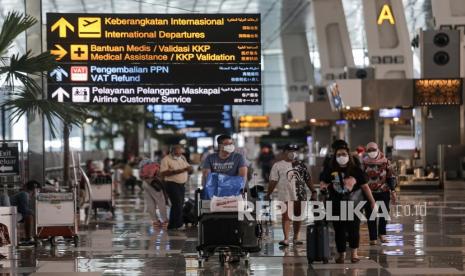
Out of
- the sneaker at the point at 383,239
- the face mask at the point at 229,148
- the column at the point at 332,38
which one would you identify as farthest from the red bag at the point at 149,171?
the column at the point at 332,38

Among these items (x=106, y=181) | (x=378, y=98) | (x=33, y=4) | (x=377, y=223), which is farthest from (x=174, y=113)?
(x=377, y=223)

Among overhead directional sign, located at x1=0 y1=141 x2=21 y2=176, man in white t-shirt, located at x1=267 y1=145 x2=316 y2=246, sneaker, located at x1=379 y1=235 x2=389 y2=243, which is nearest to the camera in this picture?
man in white t-shirt, located at x1=267 y1=145 x2=316 y2=246

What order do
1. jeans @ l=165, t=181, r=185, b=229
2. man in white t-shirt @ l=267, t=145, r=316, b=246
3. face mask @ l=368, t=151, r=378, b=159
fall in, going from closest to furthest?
man in white t-shirt @ l=267, t=145, r=316, b=246 → face mask @ l=368, t=151, r=378, b=159 → jeans @ l=165, t=181, r=185, b=229

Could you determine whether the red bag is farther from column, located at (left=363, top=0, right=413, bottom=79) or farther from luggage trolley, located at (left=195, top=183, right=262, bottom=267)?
column, located at (left=363, top=0, right=413, bottom=79)

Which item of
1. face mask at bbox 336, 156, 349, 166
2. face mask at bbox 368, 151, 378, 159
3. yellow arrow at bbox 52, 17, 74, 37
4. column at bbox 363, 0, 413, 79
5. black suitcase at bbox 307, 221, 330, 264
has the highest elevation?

Work required: Only the lines from the one containing "Among overhead directional" to the end of the listing belong in the output, each reproduced exactly.

Correct answer:
Among overhead directional sign, located at x1=0 y1=141 x2=21 y2=176, man in white t-shirt, located at x1=267 y1=145 x2=316 y2=246, sneaker, located at x1=379 y1=235 x2=389 y2=243, which is nearest to the camera in this picture?
man in white t-shirt, located at x1=267 y1=145 x2=316 y2=246

What order do
1. jeans @ l=165, t=181, r=185, b=229
2. man in white t-shirt @ l=267, t=145, r=316, b=246
3. face mask @ l=368, t=151, r=378, b=159
fall in, going from closest to furthest?
man in white t-shirt @ l=267, t=145, r=316, b=246 → face mask @ l=368, t=151, r=378, b=159 → jeans @ l=165, t=181, r=185, b=229

Could you determine whether the red bag is farther from column, located at (left=363, top=0, right=413, bottom=79) or farther from luggage trolley, located at (left=195, top=183, right=262, bottom=267)?
column, located at (left=363, top=0, right=413, bottom=79)

Which item of
1. face mask at bbox 336, 156, 349, 166
2. face mask at bbox 368, 151, 378, 159
3. yellow arrow at bbox 52, 17, 74, 37
4. column at bbox 363, 0, 413, 79
5. black suitcase at bbox 307, 221, 330, 264
has the highest elevation?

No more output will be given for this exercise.